If you can change the order of the nodes, you can make a Binary Search Tree.

Answer 6

This SO answer references a library that you should be able to use?

Answer 7

Why not use SortedSet<Node> to build a BST containing all your Node instances? Comparator would be based on Code - container would have to be scoped such that this is unique across all members.

Answer 8

I'll be honest; I'm having great difficulty understanding how Itay's suggestion doesn't make perfect sense.

Here is the requirement that you've stated:

I want to write a method that will return a specific node, given the specified Code.

So the Code is unique, I take it? Then there's nothing stopping you from putting all of your Node objects into a Dictionary<string, Node>.

In your comments to Itay's answer you say this:

I get that the dictionary is a flat index, I just don't understand yet how that index is going to reach into my hierarchical data structure and retrieve the correct node.

If you mean you don't understand how the dictionary is going to know where your Node is in the data structure, that's because it isn't. Does this matter? You haven't stated in your requirements that you want to know where the node is in the data structure; you only specified that you want to get the node. In order to do this, the dictionary only needs to know where the node is in memory, not in some completely separate data structure.

To provide a simplified example (and I apologize if I'm insulting your intelligence here, but bear with me as this may at least clarify the point for someone else), suppose you had a plain LinkedList<int> containing all unique integers. You then enumerate over this list and use it to construct a Dictionary<int, LinkedListNode<int>>, the idea being that you want to be able to quickly find a node based on its value.

Does the dictionary need to know where in the linked list each node is? Certainly not—only where it is in memory. Once you've found your node based on its value in O(1) using the dictionary, you can of course easily traverse the linked list forwards or backwards using the node itself, which happens to be aware (by design) of the linked list containing it.

It's the same with your hierarchical structure, only a bit more complex than a linked list. But the same principle applies.

[APPLY WHAT YOU READ]:
• A. List every numbered answer heading that appears in the forum excerpt.
• B. Write out everything in the forum excerpt from "If you can change" down to "able to use?", word for word.

[STORED DATA]:
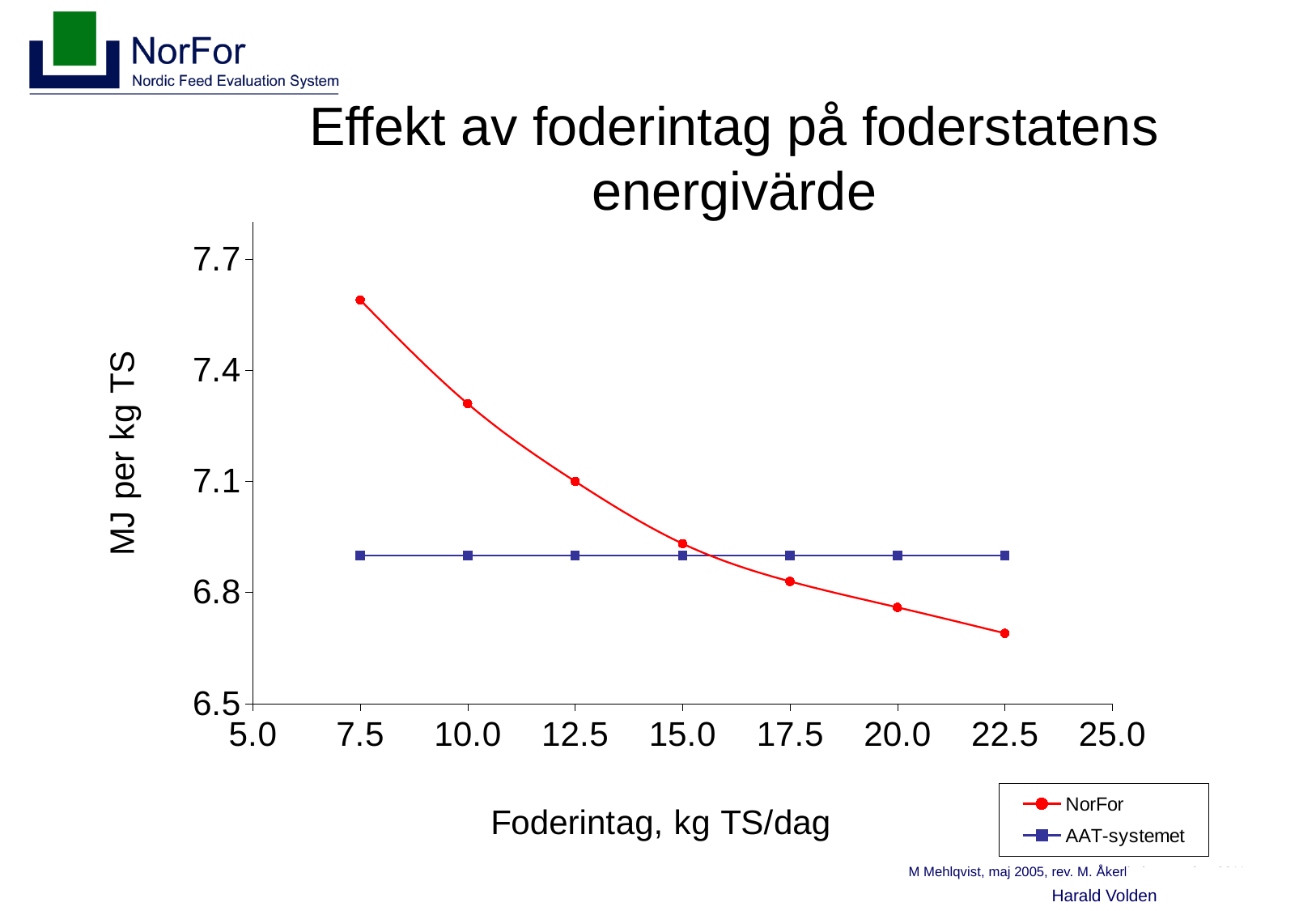
Is the NorFor value at 22.5 kg TS/dag greater or less than 6.8? less How many series does the legend list? 2 Does the NorFor series rise or fall as feed intake increases? fall At a feed intake of 22.5 kg TS/dag, which series has the higher value, NorFor or AAT-systemet? AAT-systemet Is the AAT-systemet value at 15.0 kg TS/dag greater or less than 6.8? greater What kind of chart is shown on the slide? line chart At which feed intake does the NorFor series reach its highest value? 7.5 How many data points are plotted for the NorFor series? 7 Is the NorFor value at 7.5 kg TS/dag greater or less than 7.4? greater At a feed intake of 7.5 kg TS/dag, which series has the higher value, NorFor or AAT-systemet? NorFor What is the value of the NorFor series at a feed intake of 12.5 kg TS/dag? 7.1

[TASK-BY-TASK SOLUTIONS]:
• A.
Answer 6
Answer 7
Answer 8

• B.
If you can change the order of the nodes, you can make a Binary Search Tree.

Answer 6

This SO answer references a library that you should be able to use?